De gauche à droite : Alfred Bonfils, Eugène Bardou et Edouard Broussaud.
Col. Musée du Papier - Angoulême.

Des engagements variés

La longévité industrielle d’Eugène Bardou explique sa notoriété en Charente, mais son empreinte en Roussillon mérite également réflexion. Après la guerre de 1870, à l’âge de 20 ans, Eugène s’inscrit en effet aux comités républicains (1872) et devient administrateur du journal « L’Indépendant » des Pyrénées-Orientales, à l’origine du parti républicain dans le département (1878). Conseiller municipal de Perpignan dix ans plus tard, puis adjoint au maire, il exerce le mandat de maire sous cette même étiquette, de 1894 à 1896.

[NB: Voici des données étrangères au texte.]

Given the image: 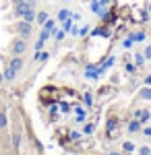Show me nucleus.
<instances>
[{"instance_id":"obj_4","label":"nucleus","mask_w":151,"mask_h":155,"mask_svg":"<svg viewBox=\"0 0 151 155\" xmlns=\"http://www.w3.org/2000/svg\"><path fill=\"white\" fill-rule=\"evenodd\" d=\"M8 66H11L15 72H21V71H23V66H25V58H23V56H12V58L8 60Z\"/></svg>"},{"instance_id":"obj_36","label":"nucleus","mask_w":151,"mask_h":155,"mask_svg":"<svg viewBox=\"0 0 151 155\" xmlns=\"http://www.w3.org/2000/svg\"><path fill=\"white\" fill-rule=\"evenodd\" d=\"M25 0H12V6H17V4H23Z\"/></svg>"},{"instance_id":"obj_6","label":"nucleus","mask_w":151,"mask_h":155,"mask_svg":"<svg viewBox=\"0 0 151 155\" xmlns=\"http://www.w3.org/2000/svg\"><path fill=\"white\" fill-rule=\"evenodd\" d=\"M89 35H93V37H110V35H112V31H110V27H108V25H102V27L91 29V33H89Z\"/></svg>"},{"instance_id":"obj_23","label":"nucleus","mask_w":151,"mask_h":155,"mask_svg":"<svg viewBox=\"0 0 151 155\" xmlns=\"http://www.w3.org/2000/svg\"><path fill=\"white\" fill-rule=\"evenodd\" d=\"M83 101H85V107H91V106H93V95L89 93V91L83 95Z\"/></svg>"},{"instance_id":"obj_30","label":"nucleus","mask_w":151,"mask_h":155,"mask_svg":"<svg viewBox=\"0 0 151 155\" xmlns=\"http://www.w3.org/2000/svg\"><path fill=\"white\" fill-rule=\"evenodd\" d=\"M44 44H46V41L37 39V41H35V46H33V50H35V52H42V50H44Z\"/></svg>"},{"instance_id":"obj_13","label":"nucleus","mask_w":151,"mask_h":155,"mask_svg":"<svg viewBox=\"0 0 151 155\" xmlns=\"http://www.w3.org/2000/svg\"><path fill=\"white\" fill-rule=\"evenodd\" d=\"M66 19H72V11H69V8H60V11H58V17H56V21L64 23Z\"/></svg>"},{"instance_id":"obj_1","label":"nucleus","mask_w":151,"mask_h":155,"mask_svg":"<svg viewBox=\"0 0 151 155\" xmlns=\"http://www.w3.org/2000/svg\"><path fill=\"white\" fill-rule=\"evenodd\" d=\"M27 50H29V41H27L25 37H15L11 41V46H8L11 56H23Z\"/></svg>"},{"instance_id":"obj_26","label":"nucleus","mask_w":151,"mask_h":155,"mask_svg":"<svg viewBox=\"0 0 151 155\" xmlns=\"http://www.w3.org/2000/svg\"><path fill=\"white\" fill-rule=\"evenodd\" d=\"M143 56H145V60H147V62L151 60V44H147V46L143 48Z\"/></svg>"},{"instance_id":"obj_18","label":"nucleus","mask_w":151,"mask_h":155,"mask_svg":"<svg viewBox=\"0 0 151 155\" xmlns=\"http://www.w3.org/2000/svg\"><path fill=\"white\" fill-rule=\"evenodd\" d=\"M42 29H46V31H50V33H54V31H56V21H54V19H48L46 23L42 25Z\"/></svg>"},{"instance_id":"obj_17","label":"nucleus","mask_w":151,"mask_h":155,"mask_svg":"<svg viewBox=\"0 0 151 155\" xmlns=\"http://www.w3.org/2000/svg\"><path fill=\"white\" fill-rule=\"evenodd\" d=\"M52 37H54V41H56V44H60V41H62V39L66 37V31H64V29L60 27V29H56V31L52 33Z\"/></svg>"},{"instance_id":"obj_24","label":"nucleus","mask_w":151,"mask_h":155,"mask_svg":"<svg viewBox=\"0 0 151 155\" xmlns=\"http://www.w3.org/2000/svg\"><path fill=\"white\" fill-rule=\"evenodd\" d=\"M114 128H118V120L110 118V120H108V132L112 134V132H114Z\"/></svg>"},{"instance_id":"obj_14","label":"nucleus","mask_w":151,"mask_h":155,"mask_svg":"<svg viewBox=\"0 0 151 155\" xmlns=\"http://www.w3.org/2000/svg\"><path fill=\"white\" fill-rule=\"evenodd\" d=\"M139 99H143V101H151V87H141V91H139Z\"/></svg>"},{"instance_id":"obj_3","label":"nucleus","mask_w":151,"mask_h":155,"mask_svg":"<svg viewBox=\"0 0 151 155\" xmlns=\"http://www.w3.org/2000/svg\"><path fill=\"white\" fill-rule=\"evenodd\" d=\"M12 149L19 153V149H21V141H23V128L19 126V114L15 116V128H12Z\"/></svg>"},{"instance_id":"obj_32","label":"nucleus","mask_w":151,"mask_h":155,"mask_svg":"<svg viewBox=\"0 0 151 155\" xmlns=\"http://www.w3.org/2000/svg\"><path fill=\"white\" fill-rule=\"evenodd\" d=\"M60 110H62V114H70V106L69 104H60Z\"/></svg>"},{"instance_id":"obj_27","label":"nucleus","mask_w":151,"mask_h":155,"mask_svg":"<svg viewBox=\"0 0 151 155\" xmlns=\"http://www.w3.org/2000/svg\"><path fill=\"white\" fill-rule=\"evenodd\" d=\"M50 37H52L50 31H46V29H42V31H39V39H42V41H48Z\"/></svg>"},{"instance_id":"obj_16","label":"nucleus","mask_w":151,"mask_h":155,"mask_svg":"<svg viewBox=\"0 0 151 155\" xmlns=\"http://www.w3.org/2000/svg\"><path fill=\"white\" fill-rule=\"evenodd\" d=\"M145 62H147V60L143 56V52H137V54H135V66H137V68H143Z\"/></svg>"},{"instance_id":"obj_15","label":"nucleus","mask_w":151,"mask_h":155,"mask_svg":"<svg viewBox=\"0 0 151 155\" xmlns=\"http://www.w3.org/2000/svg\"><path fill=\"white\" fill-rule=\"evenodd\" d=\"M135 151H137V145L133 143V141H124V143H122V153H135Z\"/></svg>"},{"instance_id":"obj_39","label":"nucleus","mask_w":151,"mask_h":155,"mask_svg":"<svg viewBox=\"0 0 151 155\" xmlns=\"http://www.w3.org/2000/svg\"><path fill=\"white\" fill-rule=\"evenodd\" d=\"M147 11H149V12H151V2H149V6H147Z\"/></svg>"},{"instance_id":"obj_2","label":"nucleus","mask_w":151,"mask_h":155,"mask_svg":"<svg viewBox=\"0 0 151 155\" xmlns=\"http://www.w3.org/2000/svg\"><path fill=\"white\" fill-rule=\"evenodd\" d=\"M15 31H17V37H25V39H29V37L33 35V23H27V21H17L15 23Z\"/></svg>"},{"instance_id":"obj_37","label":"nucleus","mask_w":151,"mask_h":155,"mask_svg":"<svg viewBox=\"0 0 151 155\" xmlns=\"http://www.w3.org/2000/svg\"><path fill=\"white\" fill-rule=\"evenodd\" d=\"M108 155H124V153H122V151H110Z\"/></svg>"},{"instance_id":"obj_10","label":"nucleus","mask_w":151,"mask_h":155,"mask_svg":"<svg viewBox=\"0 0 151 155\" xmlns=\"http://www.w3.org/2000/svg\"><path fill=\"white\" fill-rule=\"evenodd\" d=\"M2 74H4V81H6V83H15V81H17V74H19V72H15L11 66L6 64V66H4V71H2Z\"/></svg>"},{"instance_id":"obj_34","label":"nucleus","mask_w":151,"mask_h":155,"mask_svg":"<svg viewBox=\"0 0 151 155\" xmlns=\"http://www.w3.org/2000/svg\"><path fill=\"white\" fill-rule=\"evenodd\" d=\"M42 52H44V50H42ZM42 52H35L33 54V62H39V60H42Z\"/></svg>"},{"instance_id":"obj_21","label":"nucleus","mask_w":151,"mask_h":155,"mask_svg":"<svg viewBox=\"0 0 151 155\" xmlns=\"http://www.w3.org/2000/svg\"><path fill=\"white\" fill-rule=\"evenodd\" d=\"M95 132V124L93 122H87L85 126H83V134H93Z\"/></svg>"},{"instance_id":"obj_38","label":"nucleus","mask_w":151,"mask_h":155,"mask_svg":"<svg viewBox=\"0 0 151 155\" xmlns=\"http://www.w3.org/2000/svg\"><path fill=\"white\" fill-rule=\"evenodd\" d=\"M4 83V74H2V71H0V85Z\"/></svg>"},{"instance_id":"obj_12","label":"nucleus","mask_w":151,"mask_h":155,"mask_svg":"<svg viewBox=\"0 0 151 155\" xmlns=\"http://www.w3.org/2000/svg\"><path fill=\"white\" fill-rule=\"evenodd\" d=\"M48 19H50V15H48V11H37V12H35V23L39 25V27H42V25L46 23Z\"/></svg>"},{"instance_id":"obj_25","label":"nucleus","mask_w":151,"mask_h":155,"mask_svg":"<svg viewBox=\"0 0 151 155\" xmlns=\"http://www.w3.org/2000/svg\"><path fill=\"white\" fill-rule=\"evenodd\" d=\"M139 155H151V147L149 145H141L139 147Z\"/></svg>"},{"instance_id":"obj_33","label":"nucleus","mask_w":151,"mask_h":155,"mask_svg":"<svg viewBox=\"0 0 151 155\" xmlns=\"http://www.w3.org/2000/svg\"><path fill=\"white\" fill-rule=\"evenodd\" d=\"M143 85H145V87H151V72L145 77V79H143Z\"/></svg>"},{"instance_id":"obj_41","label":"nucleus","mask_w":151,"mask_h":155,"mask_svg":"<svg viewBox=\"0 0 151 155\" xmlns=\"http://www.w3.org/2000/svg\"><path fill=\"white\" fill-rule=\"evenodd\" d=\"M149 147H151V139H149Z\"/></svg>"},{"instance_id":"obj_20","label":"nucleus","mask_w":151,"mask_h":155,"mask_svg":"<svg viewBox=\"0 0 151 155\" xmlns=\"http://www.w3.org/2000/svg\"><path fill=\"white\" fill-rule=\"evenodd\" d=\"M124 72H126V74H135V72H137L135 62H126V64H124Z\"/></svg>"},{"instance_id":"obj_40","label":"nucleus","mask_w":151,"mask_h":155,"mask_svg":"<svg viewBox=\"0 0 151 155\" xmlns=\"http://www.w3.org/2000/svg\"><path fill=\"white\" fill-rule=\"evenodd\" d=\"M62 2H70V0H62Z\"/></svg>"},{"instance_id":"obj_42","label":"nucleus","mask_w":151,"mask_h":155,"mask_svg":"<svg viewBox=\"0 0 151 155\" xmlns=\"http://www.w3.org/2000/svg\"><path fill=\"white\" fill-rule=\"evenodd\" d=\"M91 2H93V0H91Z\"/></svg>"},{"instance_id":"obj_35","label":"nucleus","mask_w":151,"mask_h":155,"mask_svg":"<svg viewBox=\"0 0 151 155\" xmlns=\"http://www.w3.org/2000/svg\"><path fill=\"white\" fill-rule=\"evenodd\" d=\"M48 58H50V52H42V60L39 62H46Z\"/></svg>"},{"instance_id":"obj_29","label":"nucleus","mask_w":151,"mask_h":155,"mask_svg":"<svg viewBox=\"0 0 151 155\" xmlns=\"http://www.w3.org/2000/svg\"><path fill=\"white\" fill-rule=\"evenodd\" d=\"M141 134H143L145 139H151V126H143V128H141Z\"/></svg>"},{"instance_id":"obj_28","label":"nucleus","mask_w":151,"mask_h":155,"mask_svg":"<svg viewBox=\"0 0 151 155\" xmlns=\"http://www.w3.org/2000/svg\"><path fill=\"white\" fill-rule=\"evenodd\" d=\"M133 46H135V41H133L130 37H126V39L122 41V48H124V50H130V48H133Z\"/></svg>"},{"instance_id":"obj_7","label":"nucleus","mask_w":151,"mask_h":155,"mask_svg":"<svg viewBox=\"0 0 151 155\" xmlns=\"http://www.w3.org/2000/svg\"><path fill=\"white\" fill-rule=\"evenodd\" d=\"M141 128H143V124H141V120H137V118H133V120H130V122L126 124L128 134H139Z\"/></svg>"},{"instance_id":"obj_5","label":"nucleus","mask_w":151,"mask_h":155,"mask_svg":"<svg viewBox=\"0 0 151 155\" xmlns=\"http://www.w3.org/2000/svg\"><path fill=\"white\" fill-rule=\"evenodd\" d=\"M135 118L141 120V124H147L151 120V110H147V107H141V110H135Z\"/></svg>"},{"instance_id":"obj_19","label":"nucleus","mask_w":151,"mask_h":155,"mask_svg":"<svg viewBox=\"0 0 151 155\" xmlns=\"http://www.w3.org/2000/svg\"><path fill=\"white\" fill-rule=\"evenodd\" d=\"M35 8H29V11L23 15V21H27V23H35Z\"/></svg>"},{"instance_id":"obj_9","label":"nucleus","mask_w":151,"mask_h":155,"mask_svg":"<svg viewBox=\"0 0 151 155\" xmlns=\"http://www.w3.org/2000/svg\"><path fill=\"white\" fill-rule=\"evenodd\" d=\"M128 37L135 41V44H143L145 39H147V31H143V29H139V31H133V33H128Z\"/></svg>"},{"instance_id":"obj_31","label":"nucleus","mask_w":151,"mask_h":155,"mask_svg":"<svg viewBox=\"0 0 151 155\" xmlns=\"http://www.w3.org/2000/svg\"><path fill=\"white\" fill-rule=\"evenodd\" d=\"M81 134H83V132L72 130V132H70V139H72V141H79V139H81Z\"/></svg>"},{"instance_id":"obj_8","label":"nucleus","mask_w":151,"mask_h":155,"mask_svg":"<svg viewBox=\"0 0 151 155\" xmlns=\"http://www.w3.org/2000/svg\"><path fill=\"white\" fill-rule=\"evenodd\" d=\"M75 114H77V116H75V122H77V124H85V120H87V107H75Z\"/></svg>"},{"instance_id":"obj_22","label":"nucleus","mask_w":151,"mask_h":155,"mask_svg":"<svg viewBox=\"0 0 151 155\" xmlns=\"http://www.w3.org/2000/svg\"><path fill=\"white\" fill-rule=\"evenodd\" d=\"M91 33V25H83V27H79V37H85Z\"/></svg>"},{"instance_id":"obj_11","label":"nucleus","mask_w":151,"mask_h":155,"mask_svg":"<svg viewBox=\"0 0 151 155\" xmlns=\"http://www.w3.org/2000/svg\"><path fill=\"white\" fill-rule=\"evenodd\" d=\"M8 128V114H6V107L0 104V130H6Z\"/></svg>"}]
</instances>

Son statut de grand industriel et son attitude politique, plus modérée au fil du temps, sont toutefois éclairés par des engagements divers. En 1887 est édité au rez-de-chaussée de son immeuble, avenue de la Gare, le premier numéro du journal Le Radical. En 1894, il soutient la création de la Bourse du Travail, siège des syndicats, tout en faisant appel à leur modération. Vice-président fondateur de la société de secours mutuels de l’Imprimerie (1885), il est élu en 1901 l’un des premiers vice-présidents de l’union départementale des mutuelles « La Roussillonnaise ». Sa réflexion porte alors sur la question des retraites, dont la loi d’obligation se trouve encore en débat.

Par ailleurs, Eugène Bardou s’occupe d’actions liées à l’enfance. Membre du comité local des enfants délaissés et moralement abandonnés, il soutient des œuvres similaires à Angoulême, également à destination de l’enfance. L’enseignement constitue le dernier volet de son action : membre du comité de patronage de l’école supérieure de garçons de Perpignan, administrateur du collège, il est l’un des fondateurs de l’Association polytechnique des Pyrénées-Orientales, où il dispense des cours gratuits pour adultes.

L’héritage direct ou indirect laissé par Eugène Bardou requiert dès lors l’attention : en Roussillon, son château de La Bardarolle, construit à Elne au tournant du XXe siècle, sert de refuge aux femmes en couches, lors de la Seconde Guerre Mondiale, alors même qu’il était passé en d’autres mains. Récemment acquis par la Ville d’Elne pour devenir un espace à vocation humanitaire, le « Château d’en Bardou » perpétue ainsi l’intangibilité de certains droits fondamentaux, droits de l’Homme trop souvent bafoués. Par-delà la disparition de son fondateur, il en transcende dès lors la mémoire, prolongeant au-delà de ce destin individuel certaines valeurs inaliénables. A ces valeurs universelles, Eugène Bardou avait déjà souscrit, sous l’effet d’une existence marquée par deux guerres, celles de 1870 et 1914.

E. PRACA
Août 2007

Bibliographie

Petite anthologie de la cigarette, suivi de Centenaire de la Société Joseph Bardou et fils, Tours, 1949.
D. Peaucelle, Fumées du Nil, n°0, Angoulême, 1988 ; Les Lacroix, sept générations de papetiers en Charente, Angoulême 1995 ; Imaginaires d’usines, Angoulême, 2002.
D. Peaucelle et M.-F. PICOT, La publicité à l’égyptienne, Angoulême, 1998.
E. Praca, « Joseph Bardou, fabricant de papier à cigarettes », La Semaine du Roussillon, n°140, décembre 1998 ; Les sociétés de secours mutuels et leur union dans les Pyrénées-Orientales, Perpignan, 2000.